Structural highlights
Evolutionary Conservation
Check, as determined by ConSurfDB. You may read the explanation of the method and the full data available from ConSurf.
Publication Abstract from PubMed
Protein methylation at arginines is ubiquitous in eukaryotes and affects signal transduction, gene expression and protein sorting. Hmt1/Rmt1, the major arginine methyltransferase in yeast, catalyzes methylation of arginine residues in several mRNA-binding proteins and facilitates their export from the nucleus. We now report the crystal structure of Hmt1 at 2.9 A resolution. Hmt1 forms a hexamer with approximate 32 symmetry. The surface of the oligomer is dominated by large acidic cavities at the dimer interfaces. Mutation of dimer contact sites eliminates activity of Hmt1 both in vivo and in vitro.

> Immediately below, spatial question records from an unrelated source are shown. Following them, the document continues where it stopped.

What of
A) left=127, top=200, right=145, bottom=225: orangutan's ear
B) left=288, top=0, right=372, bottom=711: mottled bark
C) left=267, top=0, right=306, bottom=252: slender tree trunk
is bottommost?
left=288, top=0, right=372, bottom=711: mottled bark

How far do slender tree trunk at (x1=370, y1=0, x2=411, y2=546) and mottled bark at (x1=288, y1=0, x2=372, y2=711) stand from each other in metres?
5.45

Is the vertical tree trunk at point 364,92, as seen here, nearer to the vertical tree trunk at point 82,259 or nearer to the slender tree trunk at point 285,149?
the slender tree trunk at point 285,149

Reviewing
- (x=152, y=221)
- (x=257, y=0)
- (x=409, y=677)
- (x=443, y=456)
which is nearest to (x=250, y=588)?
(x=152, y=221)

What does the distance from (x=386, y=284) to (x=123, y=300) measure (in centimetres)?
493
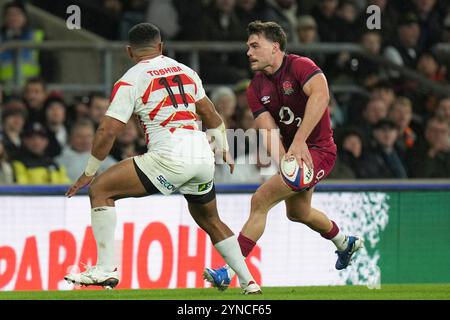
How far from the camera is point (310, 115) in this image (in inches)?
436

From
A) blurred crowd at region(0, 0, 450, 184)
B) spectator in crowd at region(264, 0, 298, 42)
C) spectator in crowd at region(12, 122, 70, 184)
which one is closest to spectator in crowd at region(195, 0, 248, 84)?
blurred crowd at region(0, 0, 450, 184)

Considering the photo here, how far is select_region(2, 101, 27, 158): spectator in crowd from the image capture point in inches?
587

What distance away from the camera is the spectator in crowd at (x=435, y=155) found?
16516mm

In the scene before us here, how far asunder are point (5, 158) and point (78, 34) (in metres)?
3.58

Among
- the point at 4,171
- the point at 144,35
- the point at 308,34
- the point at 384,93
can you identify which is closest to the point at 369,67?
the point at 384,93

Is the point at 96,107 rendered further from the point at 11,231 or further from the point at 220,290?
the point at 220,290

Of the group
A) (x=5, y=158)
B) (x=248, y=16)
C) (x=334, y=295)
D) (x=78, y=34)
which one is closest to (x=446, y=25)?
(x=248, y=16)

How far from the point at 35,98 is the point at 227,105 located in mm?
2090

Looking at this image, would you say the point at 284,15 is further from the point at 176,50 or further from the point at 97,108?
the point at 97,108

Mutating residues in the acidic cavity significantly reduces binding and methylation of the substrate Npl3.
The structure and oligomerization of the yeast arginine methyltransferase, Hmt1.,Weiss VH, McBride AE, Soriano MA, Filman DJ, Silver PA, Hogle JM Nat Struct Biol. 2000 Dec;7(12):1165-71. PMID:11101900[1]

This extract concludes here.